Wednesday, February 24, 2010

Gettin' Ready

Climbing into bed to wind down later than anticipated, I at least feel accomplished, as I am all packed to leave for Port Townsend, WA on Friday morning for eight days of artistic over-stimulation. As I think I have mentioned before, I am enrolled in the MFA program for Interdisciplinary Arts at Goddard College, a low-residency program for working artists. This coming semester will be my second of five, and I can honestly say, given the prodigious amount of work I produced last semester, I have no idea where to begin my studies this semester. I almost have too many options...how often does one get to say that?!

One of my options includes my continued study of the art of storytelling. I have explored this medium physically, on film, in writing and in its traditional form; orally. I could work to expand my historical understanding of this art form, and how it applies to me culturally, as an African American. And I could continue to explore various ways to present storytelling in contemporary art practices.

Another option is to focus on my physical practice. I have talked before about my solitary dance studio practice, which has been evolving over the past few years. I only realize now, that perhaps I could work towards sharing some of these practices, and their subsequent discoveries with other movers and "non-movers." I have been working with the concept of micro-movement, which was at first, in response to a series of small injuries. I wanted to know why I was hurting, and what habits I had fallen into to create the pain. Through micro-movement, I successfully relieved the consistent pain in my left hip. And just today, I finally found out how to stack my bones in a way that makes the use of my abdominal muscles more efficient. I have also been working with breath...movement initiated and informed by breath, and stamina marked by efficient breathing. Athletes are of course taught how to do this, but for some reason, very few dance teachers talk about efficient use of breath. Lastly, I have been working with impulse and what I like to call, "Unadulterated Groove Time," as a legitimate part of an integrated technical dance practice.

Yet another option for study is further exploration into aspects of producing and directing films, both narrative and documentary. I have made one of each this past semester, and plan to start at least one more this semester. I feel like this past semester's work has been great practice for what is to come next. I made some awesome mistakes, technically, but also made some wonderful discoveries and some lovely aesthetic choices in my projects.

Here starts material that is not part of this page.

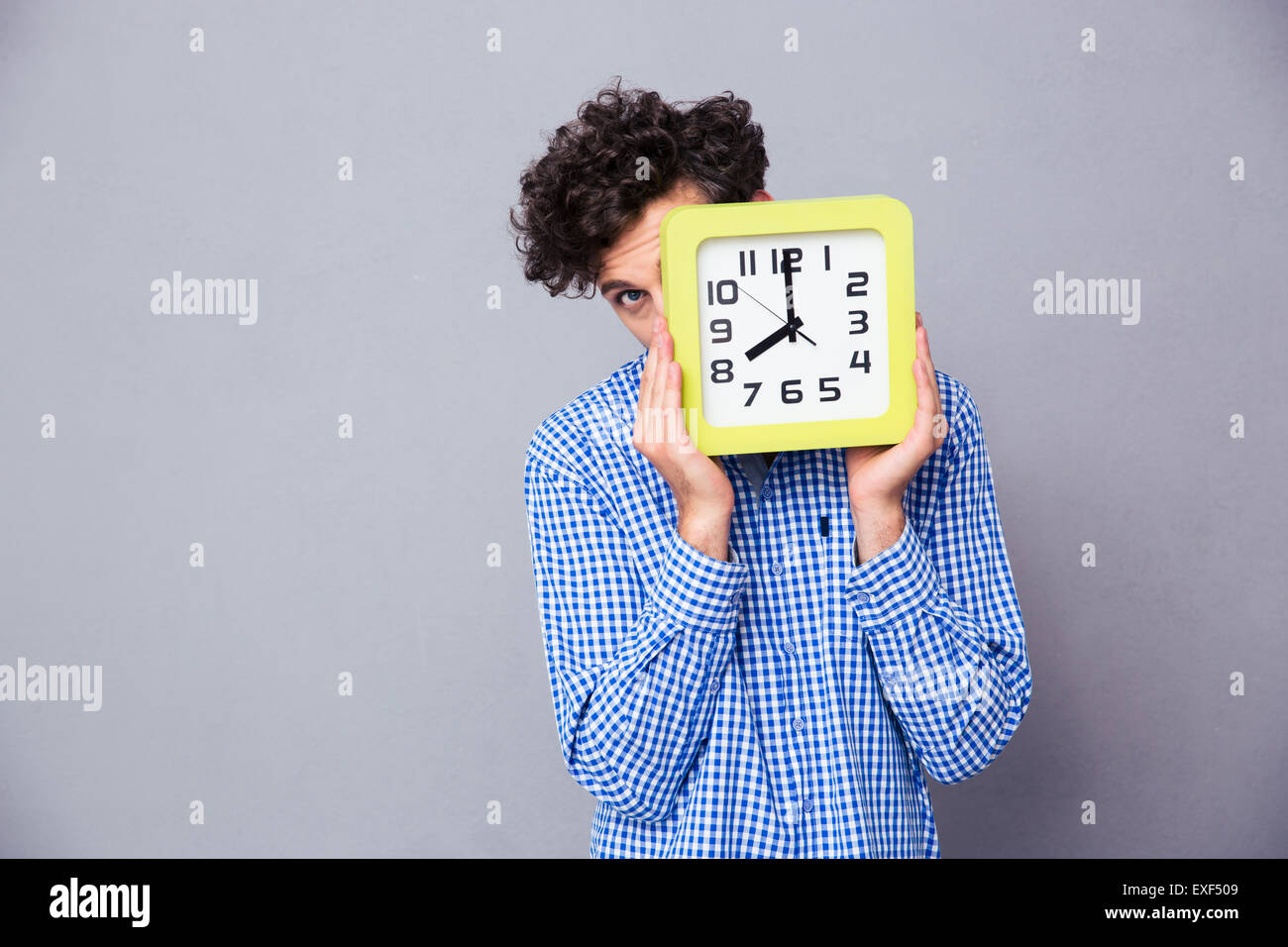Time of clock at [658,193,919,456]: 7:59
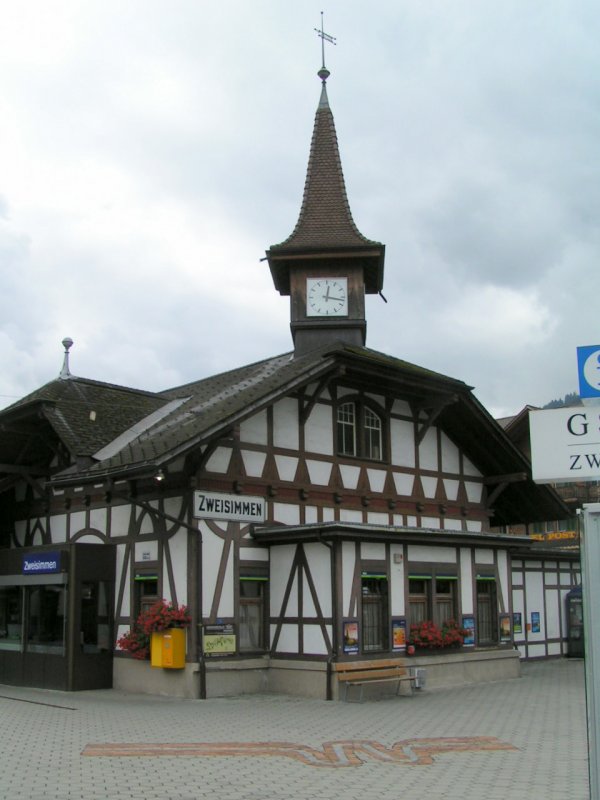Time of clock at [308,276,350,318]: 12:17
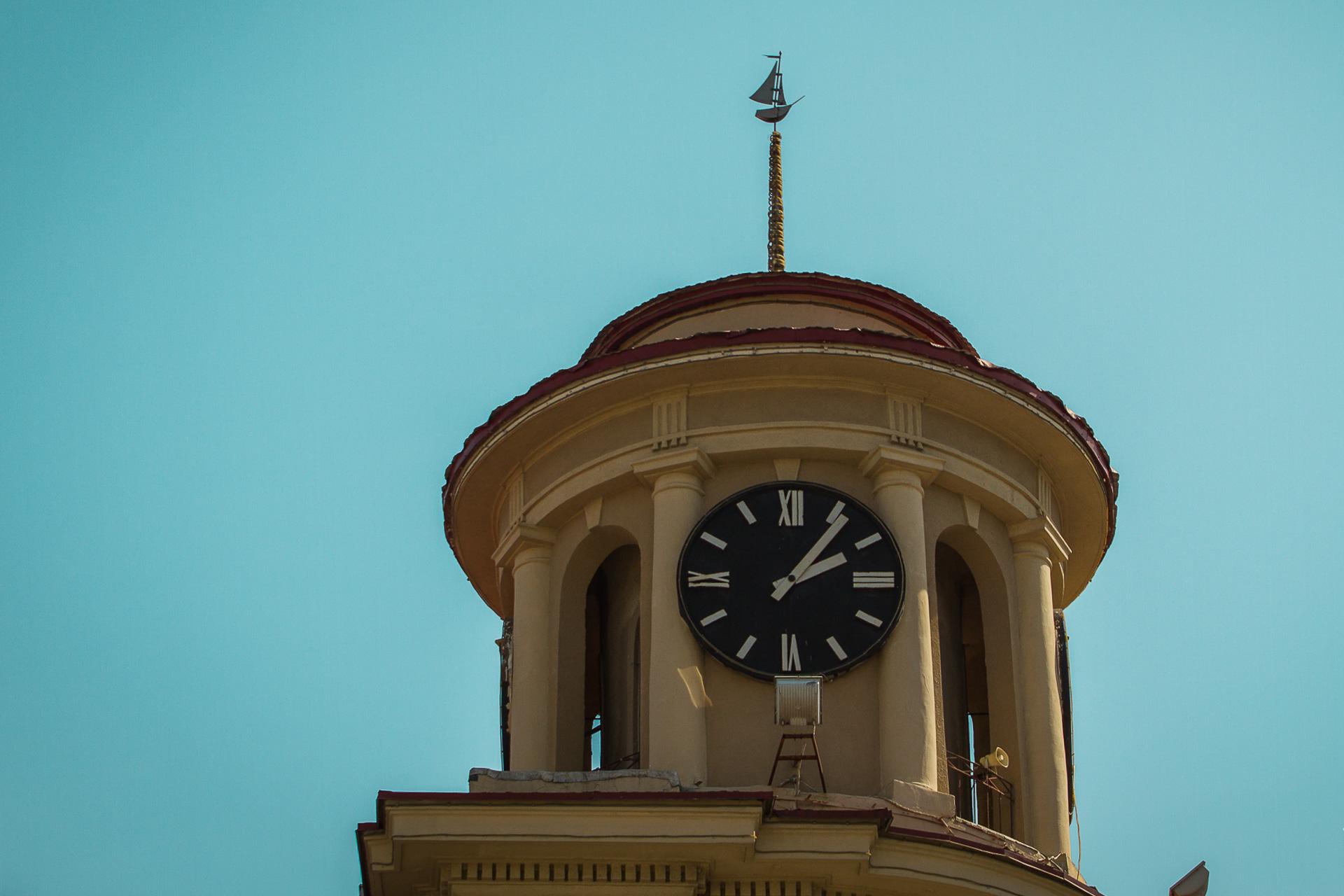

Lastly, I have my writing. I have been writing a lot of poetry over the past few months, but only now as I look back at the collection I have written, do I see a pattern emerging. My soul wants to write about childhood. I think I want to continue with this, and see what emerges from a whole collection of poetry based on the premise of childhood experiences, memories and wonderings. I want to see how the concept of childhood has worked its way into my performance work and film work. I have always considered myself to be a whimiscal person, as do many of my friends and family, and perhaps my tendency to look at the world and my art with a slightly child-like view is what makes my work unique.

Perhaps, if I can be clever, I can continue all of these explorations and be one step closer to having a truly interdisciplinary art practice which yields diverse repertoire, accessible to many.

It is late. I have to teach tomorrow morning. Lights out!